» **原文**
┄┄┄┄┄┄┄┄┄┄┄┄┄┄┄┄┄┄┄┄

ドクターイエロー引退?新幹線「N700S」の後継車 自動運転や検測機能搭載の「新型」2028年登場?
一方で自動運転は乗務員の役割も変えることになる。運転士は負担が軽くなる分、現在車掌が行っているドア開閉を受け持つ。車掌はドア開閉の業務がなくなるが、人数は減らさない。旅に不慣れな乗客のサポートを手厚くしたり車内セキュリティー向上のため巡回を強化したりすることが新たな車掌業務として検討されている。
なお、昨年10月末には「のぞみ」の車内ワゴン販売が廃止され、パーサーの人数が3人から2人に減った。一方で、近年は警備員が乗車して車内を巡回するなど、乗務員の役割が大きく変わりつつある。自動運転が導入されれば、パーサー、警備員、車掌を含めた人数やその役割分担が抜本的に見直される可能性もある。
では、自動運転の導入時期はいつか。JR東海の新幹線鉄道事業本部の辻村厚・本部長は「2028年にはN700タイプの列車に自動運転システムを搭載し営業運行したい」と語る。
この2028年は今後を占うカギだ。JR東海発足後に初めて造られたのは1992年に運行を開始した300系で、その7年後の1999年には700系、その8年後の2007年にはN700系が投入されている。N700系という名前だけ見ると700系のマイナーチェンジのように思われるが、実際にはフルモデルチェンジ。性能面では車体傾斜システムを搭載したことで、曲線区間でも速度を落とすことなく東海道新幹線の当時の最高速度である時速270kmで走行できるようになり、東京―新大阪間の運行時間は最大5分短縮された。

┄┄┄┄┄┄┄┄┄┄┄┄┄┄┄┄┄┄┄┄

» **与えられた情報**
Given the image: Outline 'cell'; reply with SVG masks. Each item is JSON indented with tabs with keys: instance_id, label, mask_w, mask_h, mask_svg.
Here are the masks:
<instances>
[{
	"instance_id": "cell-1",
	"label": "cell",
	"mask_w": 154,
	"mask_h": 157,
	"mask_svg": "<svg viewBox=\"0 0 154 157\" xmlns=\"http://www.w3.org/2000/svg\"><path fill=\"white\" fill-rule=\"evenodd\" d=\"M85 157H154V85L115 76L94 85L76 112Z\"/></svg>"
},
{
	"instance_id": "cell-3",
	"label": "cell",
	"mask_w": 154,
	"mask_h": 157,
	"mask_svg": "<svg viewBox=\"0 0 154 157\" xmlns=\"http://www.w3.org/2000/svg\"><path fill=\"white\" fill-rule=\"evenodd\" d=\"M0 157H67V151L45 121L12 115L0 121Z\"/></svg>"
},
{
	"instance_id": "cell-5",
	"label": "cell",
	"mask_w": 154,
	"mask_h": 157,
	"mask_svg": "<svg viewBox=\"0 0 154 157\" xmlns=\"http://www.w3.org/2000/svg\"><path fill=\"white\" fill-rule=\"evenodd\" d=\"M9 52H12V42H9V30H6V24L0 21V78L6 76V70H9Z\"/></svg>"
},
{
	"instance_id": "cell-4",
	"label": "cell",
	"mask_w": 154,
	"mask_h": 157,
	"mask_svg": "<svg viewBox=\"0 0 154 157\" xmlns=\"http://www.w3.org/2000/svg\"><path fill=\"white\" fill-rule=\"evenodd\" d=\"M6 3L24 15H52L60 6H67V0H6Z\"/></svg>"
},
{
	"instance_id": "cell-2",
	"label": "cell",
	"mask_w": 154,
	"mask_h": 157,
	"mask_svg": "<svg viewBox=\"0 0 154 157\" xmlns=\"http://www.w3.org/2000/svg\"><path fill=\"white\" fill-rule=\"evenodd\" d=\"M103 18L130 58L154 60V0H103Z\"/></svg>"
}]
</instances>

┄┄┄┄┄┄┄┄┄┄┄┄┄┄┄┄┄┄┄┄

» **問題と課題**
A: 原文によると、昨年10月末に「のぞみ」の車内ワゴン販売が廃止されたあと、パーサーの人数は何人から何人になったか。
B: 原文の「なお、昨年10月末には「のぞ」から「載し営業運行したい」と語る。」までを、「パーサー」を「客室乗務員」に改めて書き直せ。

» **各問の解答**
A: 3人から2人に減った。

B:
なお、昨年10月末には「のぞみ」の車内ワゴン販売が廃止され、客室乗務員の人数が3人から2人に減った。一方で、近年は警備員が乗車して車内を巡回するなど、乗務員の役割が大きく変わりつつある。自動運転が導入されれば、客室乗務員、警備員、車掌を含めた人数やその役割分担が抜本的に見直される可能性もある。
では、自動運転の導入時期はいつか。JR東海の新幹線鉄道事業本部の辻村厚・本部長は「2028年にはN700タイプの列車に自動運転システムを搭載し営業運行したい」と語る。